Today passwords, PIN codes and key cards permeate our lives. They are used to log in to your computer, open your car door, even open your home or office building. As the use of passwords has grown so have the ways to steal them, forcing the passwords to be more and more complex, changed more often and harder to remember. The “strength” of your password is important; simple passwords are easy for software tools and humans themselves to guess or crack. It is still common to find accounts that can be opened by using “password” or “123456” (in fact, the two most commonly used passwords). Simple passwords based on dictionary words can be guessed by a brute-force cracking program in minutes (and should never be used), going through a list of words until it finds the match. The more complex the password, the longer it takes for programs to reveal it. Adding numbers, symbols and more characters greatly improves the password strength. Best practice is to try and use a lower case, upper case, number, special character, punctuation and to increase the length of the pass phrase. A weak password should not be used, but if it is it should be changed every 30 days. A strong 14 plus character password like “0hCaptainMyCaptain” can go 6 month without having to change it.

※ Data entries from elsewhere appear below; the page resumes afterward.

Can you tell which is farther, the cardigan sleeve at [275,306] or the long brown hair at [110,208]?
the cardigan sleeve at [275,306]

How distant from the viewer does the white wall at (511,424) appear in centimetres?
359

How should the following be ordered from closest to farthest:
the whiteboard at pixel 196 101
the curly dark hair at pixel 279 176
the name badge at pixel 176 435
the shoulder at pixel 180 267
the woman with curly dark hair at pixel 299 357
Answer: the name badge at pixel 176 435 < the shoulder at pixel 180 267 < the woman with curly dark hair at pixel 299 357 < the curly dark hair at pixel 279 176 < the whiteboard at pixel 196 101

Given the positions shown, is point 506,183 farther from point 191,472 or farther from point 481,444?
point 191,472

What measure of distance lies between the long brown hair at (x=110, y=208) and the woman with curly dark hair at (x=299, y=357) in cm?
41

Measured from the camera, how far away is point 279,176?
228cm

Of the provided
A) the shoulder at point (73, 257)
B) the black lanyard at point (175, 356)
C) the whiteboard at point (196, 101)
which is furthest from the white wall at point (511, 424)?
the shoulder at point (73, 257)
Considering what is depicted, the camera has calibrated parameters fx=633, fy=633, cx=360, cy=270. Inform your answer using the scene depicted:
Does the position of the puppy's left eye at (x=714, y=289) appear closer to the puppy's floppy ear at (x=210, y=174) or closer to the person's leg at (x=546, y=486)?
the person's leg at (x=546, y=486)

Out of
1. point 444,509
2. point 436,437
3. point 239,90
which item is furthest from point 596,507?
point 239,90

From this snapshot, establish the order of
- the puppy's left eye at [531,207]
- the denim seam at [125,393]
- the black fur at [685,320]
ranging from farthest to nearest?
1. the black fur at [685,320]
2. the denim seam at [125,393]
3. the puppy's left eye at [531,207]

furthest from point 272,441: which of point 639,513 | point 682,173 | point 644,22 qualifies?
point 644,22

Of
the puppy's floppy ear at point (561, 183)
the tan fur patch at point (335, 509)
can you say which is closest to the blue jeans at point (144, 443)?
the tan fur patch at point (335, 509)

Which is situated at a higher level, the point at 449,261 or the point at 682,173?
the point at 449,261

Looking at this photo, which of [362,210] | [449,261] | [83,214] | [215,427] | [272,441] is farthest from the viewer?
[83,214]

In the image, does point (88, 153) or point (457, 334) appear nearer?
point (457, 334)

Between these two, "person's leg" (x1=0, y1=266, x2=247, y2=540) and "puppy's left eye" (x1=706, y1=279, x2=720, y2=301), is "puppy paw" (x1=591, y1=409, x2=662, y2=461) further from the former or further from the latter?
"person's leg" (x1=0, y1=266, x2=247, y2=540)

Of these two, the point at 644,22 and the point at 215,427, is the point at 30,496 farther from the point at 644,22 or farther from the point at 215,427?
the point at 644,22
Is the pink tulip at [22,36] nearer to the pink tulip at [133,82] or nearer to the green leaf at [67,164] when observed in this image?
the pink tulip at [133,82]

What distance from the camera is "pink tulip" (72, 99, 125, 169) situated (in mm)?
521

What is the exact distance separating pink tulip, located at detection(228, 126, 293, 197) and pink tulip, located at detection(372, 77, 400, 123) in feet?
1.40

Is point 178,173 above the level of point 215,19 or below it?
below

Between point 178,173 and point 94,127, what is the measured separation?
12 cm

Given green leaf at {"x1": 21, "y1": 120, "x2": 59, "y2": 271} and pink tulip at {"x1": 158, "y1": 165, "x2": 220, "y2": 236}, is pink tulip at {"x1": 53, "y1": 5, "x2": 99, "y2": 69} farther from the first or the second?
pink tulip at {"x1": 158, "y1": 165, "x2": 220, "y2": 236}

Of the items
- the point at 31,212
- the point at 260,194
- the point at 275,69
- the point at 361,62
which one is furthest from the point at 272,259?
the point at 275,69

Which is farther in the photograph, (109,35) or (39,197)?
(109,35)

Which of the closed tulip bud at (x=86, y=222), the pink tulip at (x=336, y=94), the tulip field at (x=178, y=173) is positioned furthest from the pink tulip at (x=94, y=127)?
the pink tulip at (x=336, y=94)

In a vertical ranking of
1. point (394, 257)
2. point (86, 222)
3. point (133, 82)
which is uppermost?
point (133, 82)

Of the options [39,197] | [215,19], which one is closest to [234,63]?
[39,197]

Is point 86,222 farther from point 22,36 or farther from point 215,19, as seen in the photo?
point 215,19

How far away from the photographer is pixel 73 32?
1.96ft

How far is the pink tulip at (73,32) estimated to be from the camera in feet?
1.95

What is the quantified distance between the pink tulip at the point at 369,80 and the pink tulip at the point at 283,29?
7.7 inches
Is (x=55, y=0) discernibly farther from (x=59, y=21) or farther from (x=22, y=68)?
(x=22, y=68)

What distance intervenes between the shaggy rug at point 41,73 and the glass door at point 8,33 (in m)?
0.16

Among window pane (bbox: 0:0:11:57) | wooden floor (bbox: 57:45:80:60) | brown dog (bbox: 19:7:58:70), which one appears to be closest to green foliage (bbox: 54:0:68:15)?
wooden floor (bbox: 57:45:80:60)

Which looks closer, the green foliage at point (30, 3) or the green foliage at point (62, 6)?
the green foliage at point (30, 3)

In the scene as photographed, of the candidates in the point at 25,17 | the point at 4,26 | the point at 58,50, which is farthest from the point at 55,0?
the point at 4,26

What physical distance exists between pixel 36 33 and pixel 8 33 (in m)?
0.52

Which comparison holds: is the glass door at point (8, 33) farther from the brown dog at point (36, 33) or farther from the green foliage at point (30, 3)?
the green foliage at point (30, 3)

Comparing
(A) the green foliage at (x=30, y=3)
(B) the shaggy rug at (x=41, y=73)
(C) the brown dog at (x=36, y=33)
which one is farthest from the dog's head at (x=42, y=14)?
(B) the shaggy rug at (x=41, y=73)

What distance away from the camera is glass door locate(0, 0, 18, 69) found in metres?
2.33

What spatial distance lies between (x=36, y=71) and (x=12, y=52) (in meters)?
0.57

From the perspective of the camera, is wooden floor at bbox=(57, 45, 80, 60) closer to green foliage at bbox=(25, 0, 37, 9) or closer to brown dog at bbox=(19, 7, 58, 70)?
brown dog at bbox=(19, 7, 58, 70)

Would you carry around one key that fits your office, your home and your car doors? Of course not! If someone stole it they would be able to go everywhere you go and take all of your belongings with just the one key. Using the same password for different sites and services is very much the same. Typically website passwords can be reset by knowing and having access to the email account associated with it. In most cases the username is your email address, so with these bits of information an attacker could access all the sites you use such as Facebook, eBay, Pinterest, even your bank account! Changing the password from site to site keeps an attacker from using passwords acquired from cracking into a weak website and using that to access your accounts on other sites.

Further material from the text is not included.